In 1930, Weeks completed a PhD in theoretical physics from the mathematics department at the Massachusetts Institute of Technology. Her dissertation work was guided by Norbert Wiener and published in the Journal of Mathematics and Physics.

== Career ==
Following completion of graduate studies, Weeks developed and led the physics department at Wilson College in Chambersburg, Pennsylvania, from 1930 to 1956. Weeks left Wilson on sabbatical from 1943 to 1945, when she worked as a technical aide at the Office of Scientific Research and Development. Later, in 1949–50, Weeks was a Guggenheim Fellow at the Massachusetts Institute of Technology. While at Wilson in the 1940s, Weeks organized six summer sessions in which undergraduate women traveled to the Massachusetts Institute of Technology to work with George R. Harrison in the spectroscopy laboratory on compiling wavelength tables. Harrison referred to this as the "Charm School." Among the undergraduate students who participated was Katherine Sopka.

From 1956 through 1964, Weeks was a physicist at the Watertown Arsenal and the technical representative for the Committee on Radioactive Shielding. In 1964, she worked for the NASA supported Solar Satellite Project at the Harvard College Observatory. From 1966 to 1971 Weeks worked as a lecturer in physics at the Newton College of the Sacred Heart. She would continue to work at Harvard as a spectroscopist, studying solar satellites at the Harvard College Observatory until she retired in 1976 at the age of eighty-three.

== Retirement and Late Life ==
Dorothy Walcott Weeks retired from Wilson College in 1956. She then moved to Wellesley Massachusetts, living with her previous physics teacher, mentor, and long-time friend Louise McDowell. The pair enjoyed an active lifestyle, traveling, as well as recreation, even purchasing a New Hampshire summer cabin together in 1946. Weeks primarily lived in Wellesley, where she became a well-respected NASA physicist and spectroscopist. In 1962, while employed by the United States Army, Weeks led a team which worked to find materials that defended against nuclear weapons, which was of utmost importance in a Cold War-era America. After her time at NASA and the Army, in 1966, she became a lecturer at Newton College of the Sacred Heart until 1971.

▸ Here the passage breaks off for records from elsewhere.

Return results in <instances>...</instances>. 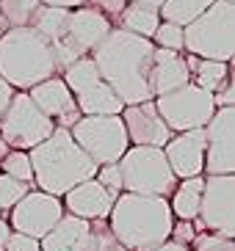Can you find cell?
Listing matches in <instances>:
<instances>
[{"mask_svg": "<svg viewBox=\"0 0 235 251\" xmlns=\"http://www.w3.org/2000/svg\"><path fill=\"white\" fill-rule=\"evenodd\" d=\"M8 237H11V226H8V221H6V218H0V251L6 249Z\"/></svg>", "mask_w": 235, "mask_h": 251, "instance_id": "cell-41", "label": "cell"}, {"mask_svg": "<svg viewBox=\"0 0 235 251\" xmlns=\"http://www.w3.org/2000/svg\"><path fill=\"white\" fill-rule=\"evenodd\" d=\"M11 97H14V89L8 86L3 77H0V116H3V111L8 108V102H11Z\"/></svg>", "mask_w": 235, "mask_h": 251, "instance_id": "cell-39", "label": "cell"}, {"mask_svg": "<svg viewBox=\"0 0 235 251\" xmlns=\"http://www.w3.org/2000/svg\"><path fill=\"white\" fill-rule=\"evenodd\" d=\"M202 188H205V174L199 177L180 179L175 185V191L169 193V207L175 221H194L199 215V201H202Z\"/></svg>", "mask_w": 235, "mask_h": 251, "instance_id": "cell-21", "label": "cell"}, {"mask_svg": "<svg viewBox=\"0 0 235 251\" xmlns=\"http://www.w3.org/2000/svg\"><path fill=\"white\" fill-rule=\"evenodd\" d=\"M119 119H122V125H125V133H127L130 147L163 149L166 141L172 138V130L163 125V119L158 116L152 100L139 102V105H125L122 113H119Z\"/></svg>", "mask_w": 235, "mask_h": 251, "instance_id": "cell-14", "label": "cell"}, {"mask_svg": "<svg viewBox=\"0 0 235 251\" xmlns=\"http://www.w3.org/2000/svg\"><path fill=\"white\" fill-rule=\"evenodd\" d=\"M152 52L155 45L149 39H141L122 28H111V33L88 55L103 83H108L111 91L122 100V105H139L152 100L149 91Z\"/></svg>", "mask_w": 235, "mask_h": 251, "instance_id": "cell-1", "label": "cell"}, {"mask_svg": "<svg viewBox=\"0 0 235 251\" xmlns=\"http://www.w3.org/2000/svg\"><path fill=\"white\" fill-rule=\"evenodd\" d=\"M94 179L103 188H108L111 193H122V171H119V163H105V166H97Z\"/></svg>", "mask_w": 235, "mask_h": 251, "instance_id": "cell-33", "label": "cell"}, {"mask_svg": "<svg viewBox=\"0 0 235 251\" xmlns=\"http://www.w3.org/2000/svg\"><path fill=\"white\" fill-rule=\"evenodd\" d=\"M0 218H6V213H3V210H0Z\"/></svg>", "mask_w": 235, "mask_h": 251, "instance_id": "cell-46", "label": "cell"}, {"mask_svg": "<svg viewBox=\"0 0 235 251\" xmlns=\"http://www.w3.org/2000/svg\"><path fill=\"white\" fill-rule=\"evenodd\" d=\"M205 174H235V108H216L205 125Z\"/></svg>", "mask_w": 235, "mask_h": 251, "instance_id": "cell-12", "label": "cell"}, {"mask_svg": "<svg viewBox=\"0 0 235 251\" xmlns=\"http://www.w3.org/2000/svg\"><path fill=\"white\" fill-rule=\"evenodd\" d=\"M42 6H53V8H66V11H72V8H81L86 6L88 0H39Z\"/></svg>", "mask_w": 235, "mask_h": 251, "instance_id": "cell-38", "label": "cell"}, {"mask_svg": "<svg viewBox=\"0 0 235 251\" xmlns=\"http://www.w3.org/2000/svg\"><path fill=\"white\" fill-rule=\"evenodd\" d=\"M185 58V67L191 72V83L199 86L202 91H219L224 83L233 77V67L224 64V61H202L197 55H183Z\"/></svg>", "mask_w": 235, "mask_h": 251, "instance_id": "cell-22", "label": "cell"}, {"mask_svg": "<svg viewBox=\"0 0 235 251\" xmlns=\"http://www.w3.org/2000/svg\"><path fill=\"white\" fill-rule=\"evenodd\" d=\"M183 50L202 61H224L235 55V6L216 0L205 14L183 28Z\"/></svg>", "mask_w": 235, "mask_h": 251, "instance_id": "cell-5", "label": "cell"}, {"mask_svg": "<svg viewBox=\"0 0 235 251\" xmlns=\"http://www.w3.org/2000/svg\"><path fill=\"white\" fill-rule=\"evenodd\" d=\"M25 94L30 97V102L36 105L56 127L69 130V127L81 119V111H78V105H75V97H72V91L66 89V83L61 80V75H53L47 80L36 83V86L28 89Z\"/></svg>", "mask_w": 235, "mask_h": 251, "instance_id": "cell-13", "label": "cell"}, {"mask_svg": "<svg viewBox=\"0 0 235 251\" xmlns=\"http://www.w3.org/2000/svg\"><path fill=\"white\" fill-rule=\"evenodd\" d=\"M53 75H59L53 47L30 25L8 28L0 36V77L14 91H28Z\"/></svg>", "mask_w": 235, "mask_h": 251, "instance_id": "cell-4", "label": "cell"}, {"mask_svg": "<svg viewBox=\"0 0 235 251\" xmlns=\"http://www.w3.org/2000/svg\"><path fill=\"white\" fill-rule=\"evenodd\" d=\"M69 135L97 166L119 163V157L130 147L119 116H81L69 127Z\"/></svg>", "mask_w": 235, "mask_h": 251, "instance_id": "cell-8", "label": "cell"}, {"mask_svg": "<svg viewBox=\"0 0 235 251\" xmlns=\"http://www.w3.org/2000/svg\"><path fill=\"white\" fill-rule=\"evenodd\" d=\"M114 199H117V193H111L91 177L86 182L75 185L72 191H66L61 196V204H64V213L78 215L83 221H105L114 207Z\"/></svg>", "mask_w": 235, "mask_h": 251, "instance_id": "cell-17", "label": "cell"}, {"mask_svg": "<svg viewBox=\"0 0 235 251\" xmlns=\"http://www.w3.org/2000/svg\"><path fill=\"white\" fill-rule=\"evenodd\" d=\"M61 80L66 83V89L72 91V97H75L78 91L94 86V83L103 80V77H100V72H97L91 55H83V58H78L75 64H69V67L61 72Z\"/></svg>", "mask_w": 235, "mask_h": 251, "instance_id": "cell-26", "label": "cell"}, {"mask_svg": "<svg viewBox=\"0 0 235 251\" xmlns=\"http://www.w3.org/2000/svg\"><path fill=\"white\" fill-rule=\"evenodd\" d=\"M127 3H139V6H147V8H155V11H158L166 0H127Z\"/></svg>", "mask_w": 235, "mask_h": 251, "instance_id": "cell-42", "label": "cell"}, {"mask_svg": "<svg viewBox=\"0 0 235 251\" xmlns=\"http://www.w3.org/2000/svg\"><path fill=\"white\" fill-rule=\"evenodd\" d=\"M213 102H216V108H235V83H233V77H230L219 91H213Z\"/></svg>", "mask_w": 235, "mask_h": 251, "instance_id": "cell-37", "label": "cell"}, {"mask_svg": "<svg viewBox=\"0 0 235 251\" xmlns=\"http://www.w3.org/2000/svg\"><path fill=\"white\" fill-rule=\"evenodd\" d=\"M6 155H8V144H6L3 138H0V160H3Z\"/></svg>", "mask_w": 235, "mask_h": 251, "instance_id": "cell-43", "label": "cell"}, {"mask_svg": "<svg viewBox=\"0 0 235 251\" xmlns=\"http://www.w3.org/2000/svg\"><path fill=\"white\" fill-rule=\"evenodd\" d=\"M6 30H8V28H6V23H3V17H0V36H3Z\"/></svg>", "mask_w": 235, "mask_h": 251, "instance_id": "cell-44", "label": "cell"}, {"mask_svg": "<svg viewBox=\"0 0 235 251\" xmlns=\"http://www.w3.org/2000/svg\"><path fill=\"white\" fill-rule=\"evenodd\" d=\"M28 157L33 169V188L56 199L97 174V163L75 144L69 130L64 127H56L50 138L28 149Z\"/></svg>", "mask_w": 235, "mask_h": 251, "instance_id": "cell-3", "label": "cell"}, {"mask_svg": "<svg viewBox=\"0 0 235 251\" xmlns=\"http://www.w3.org/2000/svg\"><path fill=\"white\" fill-rule=\"evenodd\" d=\"M152 102L158 116L163 119V125L172 130V135L188 133V130H202L216 113L213 94L202 91L194 83H185L183 89L155 97Z\"/></svg>", "mask_w": 235, "mask_h": 251, "instance_id": "cell-7", "label": "cell"}, {"mask_svg": "<svg viewBox=\"0 0 235 251\" xmlns=\"http://www.w3.org/2000/svg\"><path fill=\"white\" fill-rule=\"evenodd\" d=\"M108 226L127 251H149L169 240L172 215L169 199L163 196H144V193H119L108 213Z\"/></svg>", "mask_w": 235, "mask_h": 251, "instance_id": "cell-2", "label": "cell"}, {"mask_svg": "<svg viewBox=\"0 0 235 251\" xmlns=\"http://www.w3.org/2000/svg\"><path fill=\"white\" fill-rule=\"evenodd\" d=\"M56 125L30 102L25 91H14L8 108L0 116V138L8 144V149H28L39 147L44 138H50Z\"/></svg>", "mask_w": 235, "mask_h": 251, "instance_id": "cell-9", "label": "cell"}, {"mask_svg": "<svg viewBox=\"0 0 235 251\" xmlns=\"http://www.w3.org/2000/svg\"><path fill=\"white\" fill-rule=\"evenodd\" d=\"M149 251H191V249H188V246L175 243V240H163L161 246H155V249H149Z\"/></svg>", "mask_w": 235, "mask_h": 251, "instance_id": "cell-40", "label": "cell"}, {"mask_svg": "<svg viewBox=\"0 0 235 251\" xmlns=\"http://www.w3.org/2000/svg\"><path fill=\"white\" fill-rule=\"evenodd\" d=\"M163 155L177 179L205 174V127L188 130V133H175L166 141Z\"/></svg>", "mask_w": 235, "mask_h": 251, "instance_id": "cell-15", "label": "cell"}, {"mask_svg": "<svg viewBox=\"0 0 235 251\" xmlns=\"http://www.w3.org/2000/svg\"><path fill=\"white\" fill-rule=\"evenodd\" d=\"M88 229H91V221L64 213L61 221L39 240V246H42V251H86Z\"/></svg>", "mask_w": 235, "mask_h": 251, "instance_id": "cell-19", "label": "cell"}, {"mask_svg": "<svg viewBox=\"0 0 235 251\" xmlns=\"http://www.w3.org/2000/svg\"><path fill=\"white\" fill-rule=\"evenodd\" d=\"M221 3H233V6H235V0H221Z\"/></svg>", "mask_w": 235, "mask_h": 251, "instance_id": "cell-45", "label": "cell"}, {"mask_svg": "<svg viewBox=\"0 0 235 251\" xmlns=\"http://www.w3.org/2000/svg\"><path fill=\"white\" fill-rule=\"evenodd\" d=\"M111 28H114V23H111L105 14H100V11L91 8V6H81V8H72V11H69L66 36L61 39V42H66V45L83 58V55H88V52L108 36ZM56 45H59V42H56Z\"/></svg>", "mask_w": 235, "mask_h": 251, "instance_id": "cell-16", "label": "cell"}, {"mask_svg": "<svg viewBox=\"0 0 235 251\" xmlns=\"http://www.w3.org/2000/svg\"><path fill=\"white\" fill-rule=\"evenodd\" d=\"M0 174L17 179V182H25L33 188V169H30V157L28 152L22 149H8V155L0 160Z\"/></svg>", "mask_w": 235, "mask_h": 251, "instance_id": "cell-28", "label": "cell"}, {"mask_svg": "<svg viewBox=\"0 0 235 251\" xmlns=\"http://www.w3.org/2000/svg\"><path fill=\"white\" fill-rule=\"evenodd\" d=\"M185 83H191V72L185 67L183 52H172V50L155 47L152 67H149V91H152V100L161 94L183 89Z\"/></svg>", "mask_w": 235, "mask_h": 251, "instance_id": "cell-18", "label": "cell"}, {"mask_svg": "<svg viewBox=\"0 0 235 251\" xmlns=\"http://www.w3.org/2000/svg\"><path fill=\"white\" fill-rule=\"evenodd\" d=\"M119 171H122V191L125 193L169 199V193L177 185V177L172 174L163 149L155 147H127V152L119 157Z\"/></svg>", "mask_w": 235, "mask_h": 251, "instance_id": "cell-6", "label": "cell"}, {"mask_svg": "<svg viewBox=\"0 0 235 251\" xmlns=\"http://www.w3.org/2000/svg\"><path fill=\"white\" fill-rule=\"evenodd\" d=\"M194 226L216 232L224 237H235V174H205L199 215Z\"/></svg>", "mask_w": 235, "mask_h": 251, "instance_id": "cell-10", "label": "cell"}, {"mask_svg": "<svg viewBox=\"0 0 235 251\" xmlns=\"http://www.w3.org/2000/svg\"><path fill=\"white\" fill-rule=\"evenodd\" d=\"M3 251H42V246H39V240H33V237L11 232V237H8V243Z\"/></svg>", "mask_w": 235, "mask_h": 251, "instance_id": "cell-35", "label": "cell"}, {"mask_svg": "<svg viewBox=\"0 0 235 251\" xmlns=\"http://www.w3.org/2000/svg\"><path fill=\"white\" fill-rule=\"evenodd\" d=\"M188 249L191 251H235V243L233 237L216 235V232H199Z\"/></svg>", "mask_w": 235, "mask_h": 251, "instance_id": "cell-32", "label": "cell"}, {"mask_svg": "<svg viewBox=\"0 0 235 251\" xmlns=\"http://www.w3.org/2000/svg\"><path fill=\"white\" fill-rule=\"evenodd\" d=\"M28 191H33L30 185L17 182V179L6 177V174H0V210H3V213H8V210H11V207H14Z\"/></svg>", "mask_w": 235, "mask_h": 251, "instance_id": "cell-31", "label": "cell"}, {"mask_svg": "<svg viewBox=\"0 0 235 251\" xmlns=\"http://www.w3.org/2000/svg\"><path fill=\"white\" fill-rule=\"evenodd\" d=\"M197 235L199 232H197V226H194V221H175L172 224L169 240H175V243H180V246H191Z\"/></svg>", "mask_w": 235, "mask_h": 251, "instance_id": "cell-34", "label": "cell"}, {"mask_svg": "<svg viewBox=\"0 0 235 251\" xmlns=\"http://www.w3.org/2000/svg\"><path fill=\"white\" fill-rule=\"evenodd\" d=\"M61 215H64L61 199H56L50 193H42V191L33 188V191H28L11 210H8L6 221H8V226H11V232H17V235L42 240V237L61 221Z\"/></svg>", "mask_w": 235, "mask_h": 251, "instance_id": "cell-11", "label": "cell"}, {"mask_svg": "<svg viewBox=\"0 0 235 251\" xmlns=\"http://www.w3.org/2000/svg\"><path fill=\"white\" fill-rule=\"evenodd\" d=\"M88 3H91V8H97L100 14L108 17V20L111 17L117 20V17L122 14V8L127 6V0H88Z\"/></svg>", "mask_w": 235, "mask_h": 251, "instance_id": "cell-36", "label": "cell"}, {"mask_svg": "<svg viewBox=\"0 0 235 251\" xmlns=\"http://www.w3.org/2000/svg\"><path fill=\"white\" fill-rule=\"evenodd\" d=\"M75 105H78L81 116H119L122 108H125L122 100H119V97L111 91L108 83H103V80H97L94 86L78 91V94H75Z\"/></svg>", "mask_w": 235, "mask_h": 251, "instance_id": "cell-20", "label": "cell"}, {"mask_svg": "<svg viewBox=\"0 0 235 251\" xmlns=\"http://www.w3.org/2000/svg\"><path fill=\"white\" fill-rule=\"evenodd\" d=\"M117 23L114 28H122L127 33H136L141 39H152L155 28L161 25V14L155 11V8H147V6H139V3H127L122 8V14L117 17Z\"/></svg>", "mask_w": 235, "mask_h": 251, "instance_id": "cell-23", "label": "cell"}, {"mask_svg": "<svg viewBox=\"0 0 235 251\" xmlns=\"http://www.w3.org/2000/svg\"><path fill=\"white\" fill-rule=\"evenodd\" d=\"M66 20H69V11L66 8H53V6H39L36 17H33V23L30 28L36 30L39 36H44L50 42V47L56 42L66 36Z\"/></svg>", "mask_w": 235, "mask_h": 251, "instance_id": "cell-24", "label": "cell"}, {"mask_svg": "<svg viewBox=\"0 0 235 251\" xmlns=\"http://www.w3.org/2000/svg\"><path fill=\"white\" fill-rule=\"evenodd\" d=\"M39 0H0V17L6 28H28L39 11Z\"/></svg>", "mask_w": 235, "mask_h": 251, "instance_id": "cell-27", "label": "cell"}, {"mask_svg": "<svg viewBox=\"0 0 235 251\" xmlns=\"http://www.w3.org/2000/svg\"><path fill=\"white\" fill-rule=\"evenodd\" d=\"M155 47L161 50H172V52H183V25H175V23H163L155 28L152 39H149Z\"/></svg>", "mask_w": 235, "mask_h": 251, "instance_id": "cell-30", "label": "cell"}, {"mask_svg": "<svg viewBox=\"0 0 235 251\" xmlns=\"http://www.w3.org/2000/svg\"><path fill=\"white\" fill-rule=\"evenodd\" d=\"M86 251H127V249L114 237L108 221H91V229H88V249Z\"/></svg>", "mask_w": 235, "mask_h": 251, "instance_id": "cell-29", "label": "cell"}, {"mask_svg": "<svg viewBox=\"0 0 235 251\" xmlns=\"http://www.w3.org/2000/svg\"><path fill=\"white\" fill-rule=\"evenodd\" d=\"M216 0H166L158 14H161L163 23H175V25H188L194 23L199 14H205L207 8L213 6Z\"/></svg>", "mask_w": 235, "mask_h": 251, "instance_id": "cell-25", "label": "cell"}]
</instances>
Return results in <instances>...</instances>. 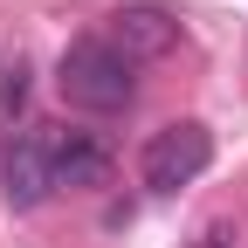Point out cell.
I'll list each match as a JSON object with an SVG mask.
<instances>
[{
  "mask_svg": "<svg viewBox=\"0 0 248 248\" xmlns=\"http://www.w3.org/2000/svg\"><path fill=\"white\" fill-rule=\"evenodd\" d=\"M55 83H62V97H69V110L117 117V110H131V97H138V62H124L110 48V35H83V42L62 48Z\"/></svg>",
  "mask_w": 248,
  "mask_h": 248,
  "instance_id": "6da1fadb",
  "label": "cell"
},
{
  "mask_svg": "<svg viewBox=\"0 0 248 248\" xmlns=\"http://www.w3.org/2000/svg\"><path fill=\"white\" fill-rule=\"evenodd\" d=\"M207 166H214V131L200 117H179L166 131H152L145 152H138V179L152 193H179V186H193Z\"/></svg>",
  "mask_w": 248,
  "mask_h": 248,
  "instance_id": "7a4b0ae2",
  "label": "cell"
},
{
  "mask_svg": "<svg viewBox=\"0 0 248 248\" xmlns=\"http://www.w3.org/2000/svg\"><path fill=\"white\" fill-rule=\"evenodd\" d=\"M42 138H48L55 186H76V193H97V186H110L117 152H110L97 131H55V124H42Z\"/></svg>",
  "mask_w": 248,
  "mask_h": 248,
  "instance_id": "3957f363",
  "label": "cell"
},
{
  "mask_svg": "<svg viewBox=\"0 0 248 248\" xmlns=\"http://www.w3.org/2000/svg\"><path fill=\"white\" fill-rule=\"evenodd\" d=\"M0 193H7V207H21V214L55 193V166H48V138L42 131L7 138V152H0Z\"/></svg>",
  "mask_w": 248,
  "mask_h": 248,
  "instance_id": "277c9868",
  "label": "cell"
},
{
  "mask_svg": "<svg viewBox=\"0 0 248 248\" xmlns=\"http://www.w3.org/2000/svg\"><path fill=\"white\" fill-rule=\"evenodd\" d=\"M110 48L124 62H159L179 48V21L166 7H117L110 14Z\"/></svg>",
  "mask_w": 248,
  "mask_h": 248,
  "instance_id": "5b68a950",
  "label": "cell"
},
{
  "mask_svg": "<svg viewBox=\"0 0 248 248\" xmlns=\"http://www.w3.org/2000/svg\"><path fill=\"white\" fill-rule=\"evenodd\" d=\"M21 104H28V62H14V69H7V83H0V110L14 117Z\"/></svg>",
  "mask_w": 248,
  "mask_h": 248,
  "instance_id": "8992f818",
  "label": "cell"
},
{
  "mask_svg": "<svg viewBox=\"0 0 248 248\" xmlns=\"http://www.w3.org/2000/svg\"><path fill=\"white\" fill-rule=\"evenodd\" d=\"M200 248H228V228H207V241Z\"/></svg>",
  "mask_w": 248,
  "mask_h": 248,
  "instance_id": "52a82bcc",
  "label": "cell"
}]
</instances>
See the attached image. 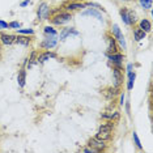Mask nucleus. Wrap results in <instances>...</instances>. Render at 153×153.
<instances>
[{
  "label": "nucleus",
  "instance_id": "f257e3e1",
  "mask_svg": "<svg viewBox=\"0 0 153 153\" xmlns=\"http://www.w3.org/2000/svg\"><path fill=\"white\" fill-rule=\"evenodd\" d=\"M72 20V15L69 12H60L56 13L54 17H51V22L54 25H64Z\"/></svg>",
  "mask_w": 153,
  "mask_h": 153
},
{
  "label": "nucleus",
  "instance_id": "f03ea898",
  "mask_svg": "<svg viewBox=\"0 0 153 153\" xmlns=\"http://www.w3.org/2000/svg\"><path fill=\"white\" fill-rule=\"evenodd\" d=\"M105 143L106 141L101 140V139H98V137H92L88 141V145L90 148L96 149L97 152H102V151H105V149H106V144H105Z\"/></svg>",
  "mask_w": 153,
  "mask_h": 153
},
{
  "label": "nucleus",
  "instance_id": "7ed1b4c3",
  "mask_svg": "<svg viewBox=\"0 0 153 153\" xmlns=\"http://www.w3.org/2000/svg\"><path fill=\"white\" fill-rule=\"evenodd\" d=\"M111 29H113V37L115 38V39L118 41V42L120 43V46L123 47L124 50H126V41H124V37H123V34L120 33V29H119V26L114 24Z\"/></svg>",
  "mask_w": 153,
  "mask_h": 153
},
{
  "label": "nucleus",
  "instance_id": "20e7f679",
  "mask_svg": "<svg viewBox=\"0 0 153 153\" xmlns=\"http://www.w3.org/2000/svg\"><path fill=\"white\" fill-rule=\"evenodd\" d=\"M38 19L42 20H50V8L46 3H42L38 8Z\"/></svg>",
  "mask_w": 153,
  "mask_h": 153
},
{
  "label": "nucleus",
  "instance_id": "39448f33",
  "mask_svg": "<svg viewBox=\"0 0 153 153\" xmlns=\"http://www.w3.org/2000/svg\"><path fill=\"white\" fill-rule=\"evenodd\" d=\"M115 53H118L117 39L113 36H107V50H106V54H115Z\"/></svg>",
  "mask_w": 153,
  "mask_h": 153
},
{
  "label": "nucleus",
  "instance_id": "423d86ee",
  "mask_svg": "<svg viewBox=\"0 0 153 153\" xmlns=\"http://www.w3.org/2000/svg\"><path fill=\"white\" fill-rule=\"evenodd\" d=\"M107 58H109V60L111 62V63L115 64V67H118V68L122 67V62H123V59H124L122 54H118V53H115V54H107Z\"/></svg>",
  "mask_w": 153,
  "mask_h": 153
},
{
  "label": "nucleus",
  "instance_id": "0eeeda50",
  "mask_svg": "<svg viewBox=\"0 0 153 153\" xmlns=\"http://www.w3.org/2000/svg\"><path fill=\"white\" fill-rule=\"evenodd\" d=\"M56 36H51V37H48V38H46V39L43 41L42 43H41V47L42 48H53V47H55L56 46Z\"/></svg>",
  "mask_w": 153,
  "mask_h": 153
},
{
  "label": "nucleus",
  "instance_id": "6e6552de",
  "mask_svg": "<svg viewBox=\"0 0 153 153\" xmlns=\"http://www.w3.org/2000/svg\"><path fill=\"white\" fill-rule=\"evenodd\" d=\"M120 71L122 69L120 68H118V67H115L113 69V74H114V86H115V88H119V85L122 84V82H123V75L120 74Z\"/></svg>",
  "mask_w": 153,
  "mask_h": 153
},
{
  "label": "nucleus",
  "instance_id": "1a4fd4ad",
  "mask_svg": "<svg viewBox=\"0 0 153 153\" xmlns=\"http://www.w3.org/2000/svg\"><path fill=\"white\" fill-rule=\"evenodd\" d=\"M16 36H12V34H1L0 36V42L5 46H11V45L15 43Z\"/></svg>",
  "mask_w": 153,
  "mask_h": 153
},
{
  "label": "nucleus",
  "instance_id": "9d476101",
  "mask_svg": "<svg viewBox=\"0 0 153 153\" xmlns=\"http://www.w3.org/2000/svg\"><path fill=\"white\" fill-rule=\"evenodd\" d=\"M86 4H82V3H69V4L65 5V11L67 12H75L79 11V9L85 8Z\"/></svg>",
  "mask_w": 153,
  "mask_h": 153
},
{
  "label": "nucleus",
  "instance_id": "9b49d317",
  "mask_svg": "<svg viewBox=\"0 0 153 153\" xmlns=\"http://www.w3.org/2000/svg\"><path fill=\"white\" fill-rule=\"evenodd\" d=\"M30 42H32V38H29V37H25V36H16L15 43L22 45V46H29V45H30Z\"/></svg>",
  "mask_w": 153,
  "mask_h": 153
},
{
  "label": "nucleus",
  "instance_id": "f8f14e48",
  "mask_svg": "<svg viewBox=\"0 0 153 153\" xmlns=\"http://www.w3.org/2000/svg\"><path fill=\"white\" fill-rule=\"evenodd\" d=\"M139 27H140L141 30H144L145 33H149L152 30V25H151V21L147 19H143L140 22H139Z\"/></svg>",
  "mask_w": 153,
  "mask_h": 153
},
{
  "label": "nucleus",
  "instance_id": "ddd939ff",
  "mask_svg": "<svg viewBox=\"0 0 153 153\" xmlns=\"http://www.w3.org/2000/svg\"><path fill=\"white\" fill-rule=\"evenodd\" d=\"M56 55H55L54 53H50V51H46V53H42L39 55V56L37 58V63H43V62H46L47 59L50 58H55Z\"/></svg>",
  "mask_w": 153,
  "mask_h": 153
},
{
  "label": "nucleus",
  "instance_id": "4468645a",
  "mask_svg": "<svg viewBox=\"0 0 153 153\" xmlns=\"http://www.w3.org/2000/svg\"><path fill=\"white\" fill-rule=\"evenodd\" d=\"M145 36H147V33L144 32V30H141L140 27H136V29L134 30V38H135V41H141V39H144Z\"/></svg>",
  "mask_w": 153,
  "mask_h": 153
},
{
  "label": "nucleus",
  "instance_id": "2eb2a0df",
  "mask_svg": "<svg viewBox=\"0 0 153 153\" xmlns=\"http://www.w3.org/2000/svg\"><path fill=\"white\" fill-rule=\"evenodd\" d=\"M25 80H26V71L25 69H20V72H19V76H17V81H19V85L22 86L25 85Z\"/></svg>",
  "mask_w": 153,
  "mask_h": 153
},
{
  "label": "nucleus",
  "instance_id": "dca6fc26",
  "mask_svg": "<svg viewBox=\"0 0 153 153\" xmlns=\"http://www.w3.org/2000/svg\"><path fill=\"white\" fill-rule=\"evenodd\" d=\"M82 15L84 16H93V17H96V19H98L100 21H102V16L100 15L97 11H94V9H88V11H85V12H82Z\"/></svg>",
  "mask_w": 153,
  "mask_h": 153
},
{
  "label": "nucleus",
  "instance_id": "f3484780",
  "mask_svg": "<svg viewBox=\"0 0 153 153\" xmlns=\"http://www.w3.org/2000/svg\"><path fill=\"white\" fill-rule=\"evenodd\" d=\"M120 17H122V20H123V22L126 24V25H128V9L122 8L120 9Z\"/></svg>",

Outside of academia, Weeks was a champion for women's rights, primarily the right to upper level schooling. Weeks was an active member and the treasurer of the American Association of University Women, as well as being involved in the International Federation of University Women. Both of these organizations campaigned for the acceptance, inclusion, and promotion of women in academia. Weeks was also the president of the Central Pennsylvania Section of the American Association of Physics Teachers, which provided furthering education courses for physics faculty, expanding the field of physics to better reach the nations youth. She wrote several articles, including a piece about the struggles of women in the science fields, which was published in Physics Today in 1960. A collection of Weeks' written works, including a personal memoir written during retirement, is currently held at MIT. Weeks died in Newton, Massachusetts in 1990 at the age of ninety-seven.

== Publications ==

- Dorothy W. Weeks, "Three Mathematical Methods of Analyzing Polarized Light," Journal of Mathematics and Physics, Volume 13, Issue 4, (December 1934): 371-379.
- Dorothy W. Weeks, "A study of sixteen coherency matrices," Journal of Mathematics and Physics, Volume 13, Issue 4, (December 1934): 380-386.
- Henry Norris Russell, Charlotte E. Moore, and Dorothy W. Weeks, "The Arc Spectrum of Iron (Fe 1)," Transactions of the American Philosophical Society, New Series, Philadelphia: American Philosophical Society, (1944).
- Dorothy W. Weeks, "Central Pennsylvania Section," American Journal of Physics, Volume 22, Number 3 (March 1954): 148-151.
- Dorothy W. Weeks, "Central Pennsylvania Section," American Journal of Physics, Volume 22, Number 6 (September 1954): 424-426.
- Dorothy W. Weeks, "Women in Physics Today," Physics Today, Volume 13, Issue 8, (1960): 22-23.
- Dorothy W. Weeks, "Absorption Spectrum of Fe I in the Vacuum Ultraviolet," Astronomical Journal, Volume 70 (1965): 696.
- Dorothy W. Weeks, "Women in Physics," Physics Today, Volume 40, Issue 6 (1987): 15.